Some of it might be just random chance. Because, using the model in ChatGPT it produces the correct result,

Though, in the playground I get the boldfaced version.

Now…

It might not actually be a “mistake.”

(Hear me out, please!)

1

Typically vectors are typeset in bold.

From on Wikipedia,

For representing a vector, the common typographic convention is lower case, upright boldface type, as in v. The International Organization for Standardization (ISO) recommends either bold italic serif, as in \mathbf{v}, or non-bold italic serif accented by a right arrow, as in \displaystyle {\vec {v}}.

It could be that Omni is recognizing this as a dot-product between vectors and “correcting” the typesetting according to what it believes it should be.

But, more likely…

2

Your image does appear to be bolded.

I made a *non-*bolded version in \LaTeX which you can see here:

This is a much higher resolution version, but if I crop and scale yours and mine you can see yours is clearly in a heavy typeface.

output

When I provide the lighter typeface version to the gpt-4o model, it seems to get the result correct every time.

So, why does gpt-4-turbo not struggle with this? I don’t know, probably just because it is a larger model.

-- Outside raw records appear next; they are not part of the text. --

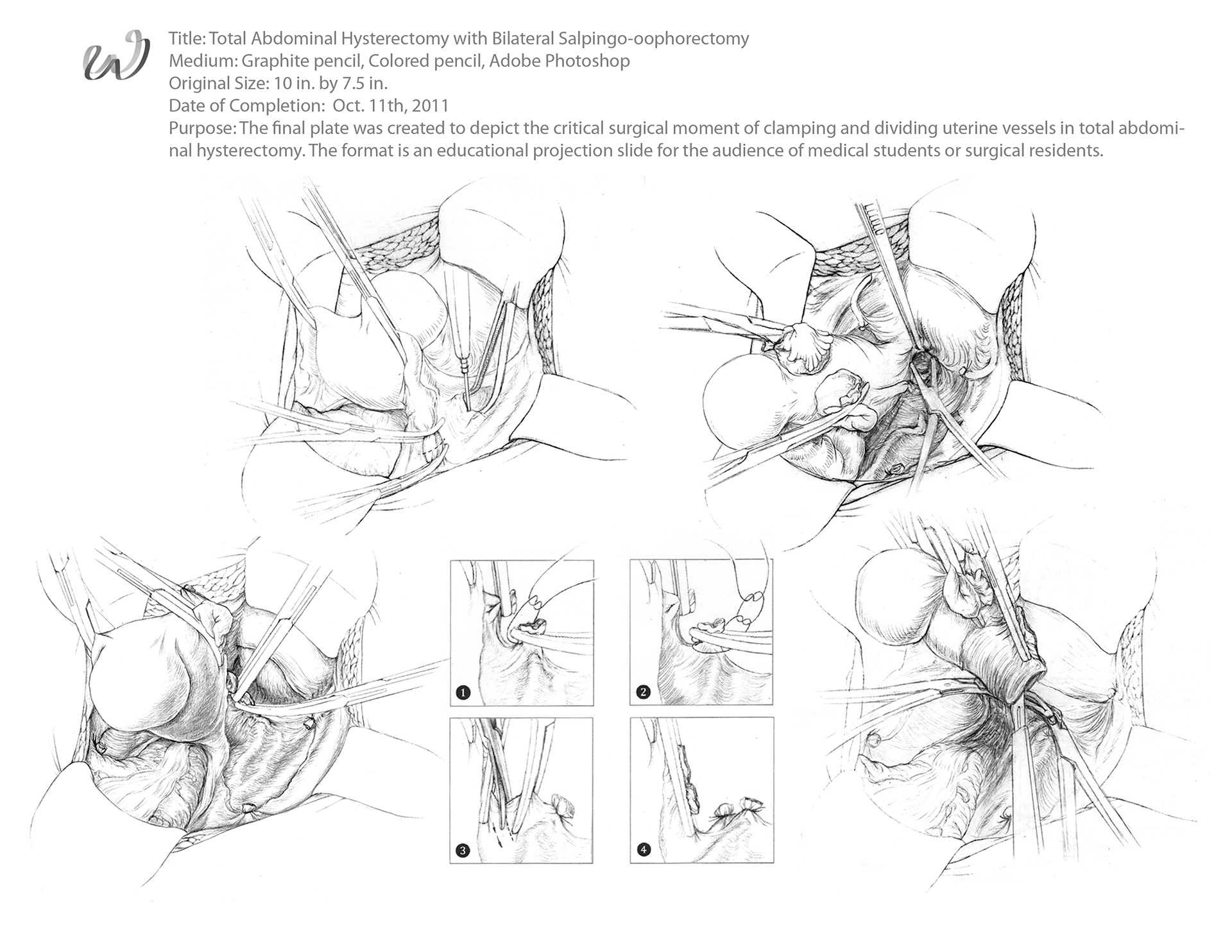 Title: Total Abdominal Hysterectomy with Bilateral Salpingo-oophorectomy
Medium: Graphite pencil, Colored pencil, Adobe Photoshop
Original Size: 10 in. by 7.5 in.
Date of Completion: Oct. 11th, 2011
Purpose: The final plate was created to depict the critical surgical moment of clamping and dividing uterine vessels in total abdominal hysterectomy. The format is an educational projection slide for the audience of medical students or surgical residents.

1

2

3

4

Anyway, I would spend at least a bit of time seeing if you can just get a better quality original source image before picking a fight with the model over this.

2 Likes

With my tests yesterday, today the GPT4o web version actually seems to recognize the above image more accurately…

I can’t get a clearer image, and personally, I think the provided scanned photo is clear enough for recognition.

I don’t believe \mathbf{v} and v are very similar; the difference between them is quite significant.
image
Although the scanned document does bold the v here, if a human were handling it, they wouldn’t mistakenly recognize it as bold in LaTeX (I’ve tried specialized LaTeX OCR tools like Mathpix, SimpleTex, and Pix2Tex).

I added “avoid using bold font for u, v, w” to the prompt, and the results improved somewhat (there were fewer bold fonts, but more LaTeX syntax errors, possibly because the model was more confused, insisting it was bold, resulting in similar invalid LaTeX syntax like \(\mathbf{ u ).

I’m not saying that it’s “seeing” your scanned image as being the result of using \mathbf. I’m saying that it’s “seeing” your scanned image appears to be in a heavy (read: bold) font face and is making a “best effort” to give you what it “thinks” you want.

When I use an image with a lighter-weight font, there is zero issue.

As for humans, there is the \bm command from the bm package which produces a heavier-weight italic serif font.